The suggestion I usually get is to reach out to the examiner and convince him/her that the application is allowable. (Although examiners are supposed to take up applications in turn, they are permitted to take an application out of turn if it is in condition for allowance.) But how do I do this? I already believe that the reply filed months ago makes the application allowable, if only the examiner would look at it!
The more concrete suggestion is to request an interview to explain how the application is allowable. This is frustrating, because often an interview was held just before the RCE was filed, and the RCE was required to obtain consideration of the claim amendments or experimental data discussed during the interview. Now I have to convince my client to authorize another interview to review the same information with the examiner, with the hope that the examiner will agree with our position at least enough to review the application out of turn.
Another problem with this suggestion is that if the examiner does agree to an interview, any follow-up replies are likely to be counted as a “supplemental” reply to the RCE submission. Under the Patent Term Adjustment (PTA) rules, an applicant is charged with “applicant delay” for the entire time from the filing of a response to the filing of a supplemental response. 37 CFR § 1.704(c)(8) provides this example of applicant delay:
Submission of a supplemental reply or other paper, other than a supplemental reply or other paper expressly requested by the examiner, after a reply has been filed, in which case the period of adjustment set forth in § 1.703 shall be reduced by the number of days, if any, beginning on the day after the date the initial reply was filed and ending on the date that the supplemental reply or other such paper was filed
(While the rule does have an exception for replies “expressly requested by the examiner,” I do not know how easy it is to establish a record demonstrating that a reply filed after an interview was “expressly requested by the examiner.”)
That would mean that instead of earning the PTA that began to accrue four months after the RCE was filed (under 37 CFR § 1.703(a)(2)), the application would be charged with a PTA deduction for the full time period from the RCE to the post-interview reply.
Still another problem with this suggestion is that there is no guarantee that the examiner will take up the application any time soon after the interview. I had one case where the examiner was kind enough to grant a post-RCE interview, but it still took 6 months after that to receive the next Office Action.
The other suggestion I received was to file a “status inquiry.” The ombudsman who suggested this approach indicated that it would show that the applicant wants to advance prosecution (I cringe at the implication that waiting for the application to be taken up in turn reflects any dilatory intention on the part of an applicant!) and would help the USPTO identify “outlier” applications that are experiencing unusual delays. This last point got my attention, because I know the USPTO is collecting data to identify “outliers” in many categories, and had taken action when it was determined that medical device applications were experiencing unusual post-RCE delays.
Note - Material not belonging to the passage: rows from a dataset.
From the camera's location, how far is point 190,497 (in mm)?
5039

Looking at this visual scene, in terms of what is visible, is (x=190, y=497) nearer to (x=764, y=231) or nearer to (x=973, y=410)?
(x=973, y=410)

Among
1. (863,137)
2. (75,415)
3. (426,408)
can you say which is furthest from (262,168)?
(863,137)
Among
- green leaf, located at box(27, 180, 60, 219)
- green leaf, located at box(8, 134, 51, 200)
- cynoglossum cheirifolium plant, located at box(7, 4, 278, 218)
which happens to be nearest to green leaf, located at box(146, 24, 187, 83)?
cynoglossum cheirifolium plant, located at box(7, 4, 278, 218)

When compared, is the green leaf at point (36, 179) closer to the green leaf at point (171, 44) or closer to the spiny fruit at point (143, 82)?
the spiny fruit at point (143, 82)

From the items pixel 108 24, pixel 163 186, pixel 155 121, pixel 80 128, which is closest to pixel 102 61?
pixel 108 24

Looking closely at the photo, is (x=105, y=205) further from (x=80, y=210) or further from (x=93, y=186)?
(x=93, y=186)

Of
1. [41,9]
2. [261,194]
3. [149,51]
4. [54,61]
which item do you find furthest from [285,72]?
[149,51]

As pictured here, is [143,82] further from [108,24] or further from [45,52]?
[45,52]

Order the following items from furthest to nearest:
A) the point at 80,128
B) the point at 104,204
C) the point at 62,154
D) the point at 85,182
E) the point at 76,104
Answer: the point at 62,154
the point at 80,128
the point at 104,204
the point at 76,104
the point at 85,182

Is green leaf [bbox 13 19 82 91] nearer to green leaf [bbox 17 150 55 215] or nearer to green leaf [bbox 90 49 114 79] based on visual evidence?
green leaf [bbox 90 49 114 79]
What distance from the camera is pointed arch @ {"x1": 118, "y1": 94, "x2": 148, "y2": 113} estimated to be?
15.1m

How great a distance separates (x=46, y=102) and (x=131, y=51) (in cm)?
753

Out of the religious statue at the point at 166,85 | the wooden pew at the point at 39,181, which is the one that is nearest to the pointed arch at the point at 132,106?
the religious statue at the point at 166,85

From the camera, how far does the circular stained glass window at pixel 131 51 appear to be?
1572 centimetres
I was considering implementing a policy of filing status inquiries for all of my RCE “outlier” applications, especially for those cases where an examiner still “has no idea” when he/she will get to the application over 6 months after the RCE was filed. When I discussed this with my Legal Assistant, she warned me that the USPTO might treat a “status inquiry” as a “supplemental reply” under the PTA rules. That seemed unlikely, but I ultimately determined from the USPTO’s Office of Patent Legal Administration (OPLA) that my Legal Assistant was right to be concerned.
We were informed by OPLA that if we file a “status inquiry” because we are concerned about the USPTO’s delay in examining an application after an RCE has been filed, the USPTO will treat that as a “supplemental reply” that triggers a PTA deduction for applicant delay for the period of time from the filing of the RCE to the filing of the status inquiry.
While I would love to challenge this interpretation of the statute in court, my clients probably would rather wait a few more months for an Office Action than incur those costs. Still, I would like to see the USPTO’s explanation of how filing a status inquiry possibly could constitute a failure of the applicant “to engage in reasonable efforts to conclude prosecution,” under 35 USC § 154(b)(2)(C).